The Court disagreed, instead choosing to rely on tikanga:
‘The task for the Court…is therefore not to attempt to measure the factual situation against western property concepts or even the tests at common law for the establishment of customary land rights…The critical focus must be on tikanga and the question of whether or not the specified area was held in accordance with the tikanga that has been established.’
Passages from the court’s ruling reveal how ill-defined the notion of tikanga is:
‘The tikanga also relates to the belief systems of M?ori where they have genealogical ties dating back to Ranginui [Father sky] and Papatuanuku [Mother earth] and also the belief system of belonging to an ancestor that was already living here in Aotearoa way before the Greet Fleet (the canoes) landed…’

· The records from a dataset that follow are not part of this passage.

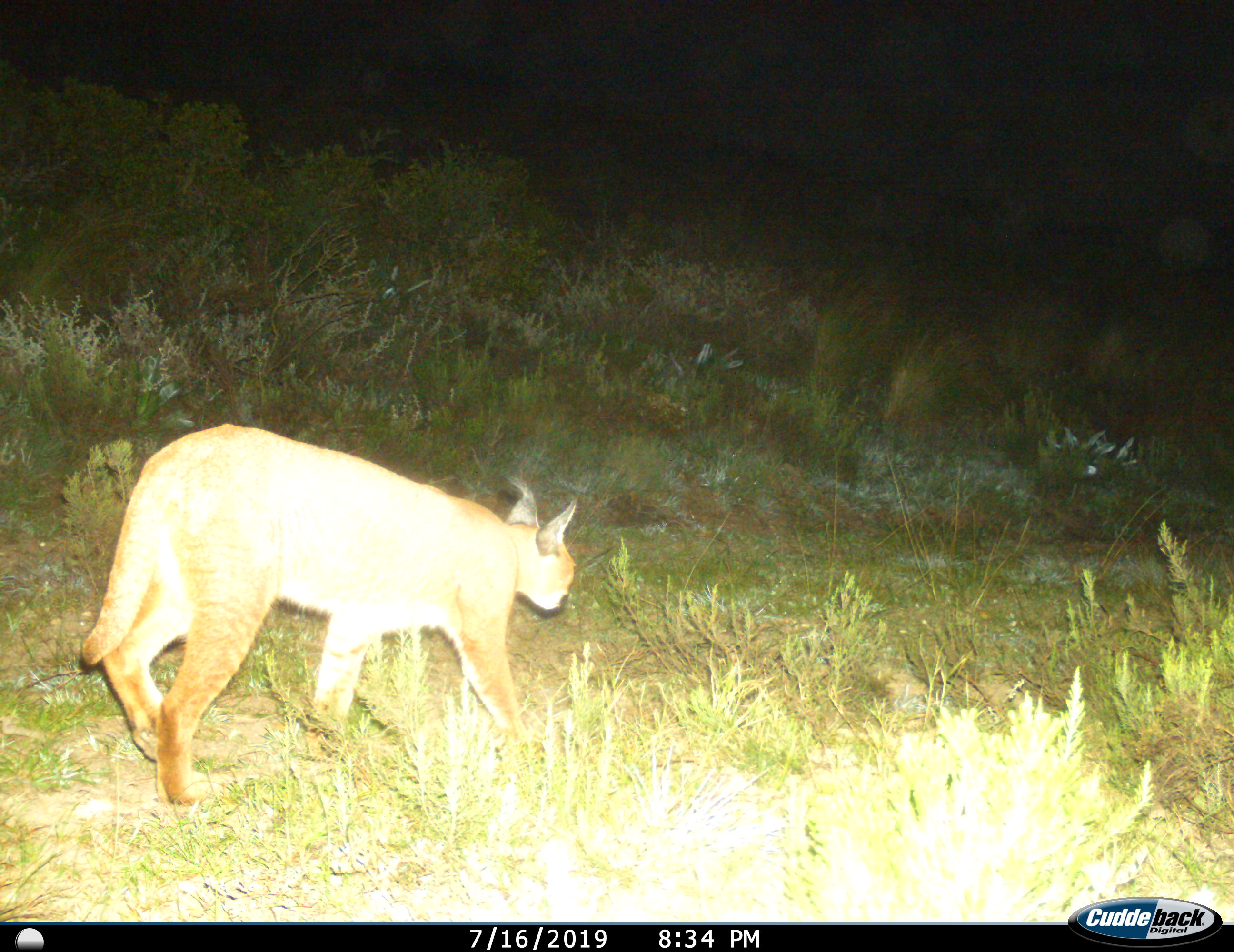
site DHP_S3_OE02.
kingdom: Animalia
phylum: Chordata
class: Mammalia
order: Carnivora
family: Felidae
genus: Caracal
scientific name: Caracal caracal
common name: caracal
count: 1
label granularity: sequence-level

‘In the Maori view of creation, the central figures are Papat??nuku (the earth mother) and Ranginui (the sky father) with the earth being created when these two were thrust apart by their children. They are regarded in tikanga as ancestors and one does not own one’s ancestors. Ancestors are the source of whakapapa and whakapapa is a tikanga that dictates Maori societal norms and relationships. In tikanga rather than there being an emphasis on exclusive individual or collective title to any part of land, the focus was on the use of and relationship with resources of the land and sea including manaakitanga. Perhaps most importantly for this litigation the concept of exclusion was fundamentally inconsistent with the tikanga values of manaakitanga and whakapapa.’
The law must be certain for all New Zealanders. Importing ill-defined spiritual beliefs into the common law is untenable.
However, a growing number of people in government and the judiciary are determined to incorporate tikanga.
The implications of the judgment are disturbing because there are around 200 other such claims currently before the courts.
Treaty Minister Andrew Little appeared on Newstalk ZB last week to say that the Government is considering the implications of the ruling.
The Attorney-General David Parker must appeal the decision before the ruling becomes part of the law of the land. He must do that today.
If, however, undermining the common law is the outcome the Government wishes to see, it should tell New Zealanders.